Alla fine degli anni ’90, durante la prima stagione dell’Ulivo al potere, la polemica di Franco Debenedetti contro quei manager pubblici che ha battezzato «i nuovi Mattei» ha segnato un momento di snodo per l’industria pubblica italiana: a partire dalla «madre di tutte le privatizzazioni», come Romano Prodi definì l’operazione Telecom Italia, e continuando con le dismissioni parziali di Eni ed Enel, la politica ha incominciato a interrogarsi sul futuro delle residue aziende a controllo pubblico.

Ipotizzando nella teoria, ma anche attraverso esperimenti pratici, vari modelli accomunati dall’idea di dare comunque un futuro all’industria di Stato. Cioè di mettere in discussione il declino di un pezzo dell’economia italiana che è risultato decisivo lungo tutto il 20˚ secolo, dalla nascita dell’Iri già in epoca fascista al fenomeno Eni che ha segnato gli anni della Ricostruzione.

Enrico Mattei viene ricordato come un grande personaggio, e in particolare come l’uomo che più di ogni altro ha dato ruolo e profilo all’industria di Stato. A mezzo secolo di distanza, negli scenari di oggi, c’è qualcosa di quell’esperienza che lei riproporrebbe?

«La mia risposta è un no deciso,ma devo anche dire che trovo la stessa domanda al limite del proponibile. L’esperienza di Mattei si colloca in un periodo storico con il prezzo del barile a un decimo di quello attuale, in un quadro di equilibri internazionali, una situazione politica ed economica dell’Italia e perfino con modelli di business completamente diversi. I giudizi su Mattei appartengono quindi alla riflessione storica, ed è difficile confrontare scenari così lontani».

·····

• [Istruzioni]
1. Indica se ciascuna delle affermazioni seguenti concorda con il brano, rispondendo sì o no e citando alla lettera le parole del brano che lo stabiliscono. (a) Romano Prodi definì l'operazione Telecom Italia «madre di tutte le privatizzazioni». (b) L'Iri nacque dopo la fine del fascismo. (c) Chi risponde nel brano riproporrebbe oggi qualcosa dell'esperienza di Mattei.
2. Sostituisci "declino" con "ridimensionamento" e trascrivi il passo del brano da "Ipotizzando nella teoria, ma" a "anni della Ricostruzione." con questa modifica.
3. Elenca tutte le persone che il brano cita con nome e cognome.
I dati che seguono costituiscono materiale a sé, indipendente dal brano.

• [Sezione dati]

·····

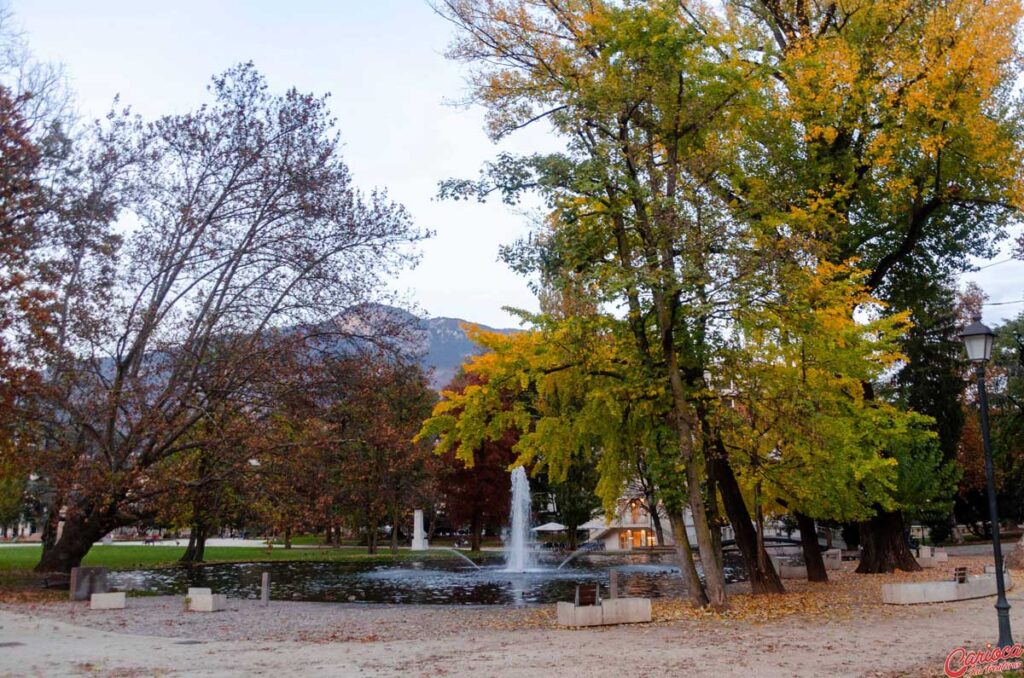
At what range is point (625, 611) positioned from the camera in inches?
571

·····

• [Soluzioni degli esercizi]
1.
(a) Sì: “a partire dalla «madre di tutte le privatizzazioni», come Romano Prodi definì l’operazione Telecom Italia”
(b) No: “dalla nascita dell’Iri già in epoca fascista”
(c) No: “La mia risposta è un no deciso”

2.
Ipotizzando nella teoria, ma anche attraverso esperimenti pratici, vari modelli accomunati dall’idea di dare comunque un futuro all’industria di Stato. Cioè di mettere in discussione il ridimensionamento di un pezzo dell’economia italiana che è risultato decisivo lungo tutto il 20˚ secolo, dalla nascita dell’Iri già in epoca fascista al fenomeno Eni che ha segnato gli anni della Ricostruzione.

3. Franco Debenedetti, Romano Prodi, Enrico Mattei